The National Jewish Community Relations Advisory Council sent a telegram Tuesday to Secretary of State James Baker expressing concern over the reports that the new travel policy in Syria was not being implemented.

The Syrian policy shift was first conveyed privately to leaders of the Syrian Jewish community by government officials before Passover, and the news quickly spread to excited friends and relatives in North America and Israel.

On Monday, the State Department and White House reported that Syria had informed U.S. officials that travel restrictions against Jews had been lifted.

But Reich said Jews were denied exit visas this week in Damascus and Aleppo, two centers of the country’s Jewish community.

In some instances, applicants were told by officials that new instructions had not yet been issued,; other Jews were told to come back in three weeks; and some were told that the permission to leave would be granted only for cases of family reunification.


Nevertheless, activists for Syrian Jewry remain cautiously optimistic. Some say that Syria could not be expected to move faster, given the bureaucratic realities of the Middle East.

“We believe we have to wait to see how the policy is implemented, and how people come out, and give the lifting of regulation a chance to work,” said Gilbert Kahn, executive director of the Council for the Rescue of Syrian Jews.

The activists have not forgotten that Syria has not delivered on past promises.

At the same time, both Secretary of State Baker and his Syrian counterpart, Foreign Minister Farouk al-Sharaa, emphasized that Syria has announced free travel, not free emigration.

In Damascus, the Syrian news agency Sana quoted Sharaa as saying: “The matter deals with the freedom of travel for Syrian citizens and not emigration.”

But he also said that Syrian President Hafez Assad had “directed the concerned authorities to facilitate the travel of all citizens regardless of their religion and to remove the existing routine procedures.”

These procedures included leaving a family member behind to serve in effect as a hostage, and posting a bond officially quoted at $1,000 but in reality many times that amount.

In Washington, during a photo opportunity with Israeli Foreign Minister David Levy, Baker was asked whether there was reason to believe Syrian Jews would be given the right to emigrate freely from Syria.

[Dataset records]
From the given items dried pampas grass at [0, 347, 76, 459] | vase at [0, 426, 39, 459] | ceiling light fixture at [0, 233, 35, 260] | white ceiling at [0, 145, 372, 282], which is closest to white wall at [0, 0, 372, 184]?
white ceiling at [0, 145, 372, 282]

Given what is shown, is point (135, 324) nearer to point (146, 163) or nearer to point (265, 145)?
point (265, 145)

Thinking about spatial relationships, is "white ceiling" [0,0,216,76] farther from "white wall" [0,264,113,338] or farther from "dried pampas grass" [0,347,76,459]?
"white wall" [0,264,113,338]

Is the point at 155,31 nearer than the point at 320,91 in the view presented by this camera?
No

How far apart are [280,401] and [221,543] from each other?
==
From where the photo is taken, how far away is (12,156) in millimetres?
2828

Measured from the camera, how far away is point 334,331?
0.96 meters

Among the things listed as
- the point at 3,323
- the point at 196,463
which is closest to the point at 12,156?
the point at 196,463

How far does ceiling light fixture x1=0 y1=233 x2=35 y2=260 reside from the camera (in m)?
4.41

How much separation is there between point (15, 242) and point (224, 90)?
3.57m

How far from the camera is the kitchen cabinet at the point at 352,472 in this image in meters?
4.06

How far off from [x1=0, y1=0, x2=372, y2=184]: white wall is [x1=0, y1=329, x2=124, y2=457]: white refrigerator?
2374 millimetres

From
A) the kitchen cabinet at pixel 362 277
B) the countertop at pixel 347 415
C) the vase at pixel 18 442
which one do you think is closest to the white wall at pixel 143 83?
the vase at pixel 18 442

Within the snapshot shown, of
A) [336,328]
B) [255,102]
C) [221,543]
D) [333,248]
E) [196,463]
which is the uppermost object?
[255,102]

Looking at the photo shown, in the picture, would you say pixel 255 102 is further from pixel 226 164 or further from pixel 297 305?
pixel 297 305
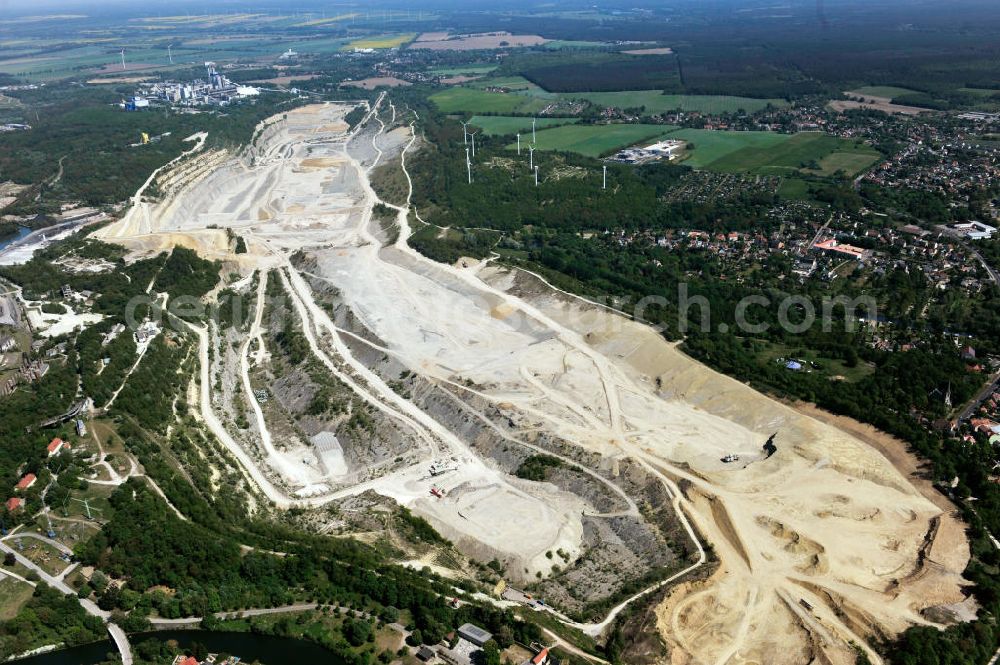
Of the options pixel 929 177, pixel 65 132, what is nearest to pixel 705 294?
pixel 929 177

INSTRUCTIONS FOR THE TASK: Set down the passage on Syria's travel policy for its Jewish community word for word, beginning at the words "Nevertheless, activists for" and stopping after "not free emigration.".

SOLUTION:
Nevertheless, activists for Syrian Jewry remain cautiously optimistic. Some say that Syria could not be expected to move faster, given the bureaucratic realities of the Middle East.

“We believe we have to wait to see how the policy is implemented, and how people come out, and give the lifting of regulation a chance to work,” said Gilbert Kahn, executive director of the Council for the Rescue of Syrian Jews.

The activists have not forgotten that Syria has not delivered on past promises.

At the same time, both Secretary of State Baker and his Syrian counterpart, Foreign Minister Farouk al-Sharaa, emphasized that Syria has announced free travel, not free emigration.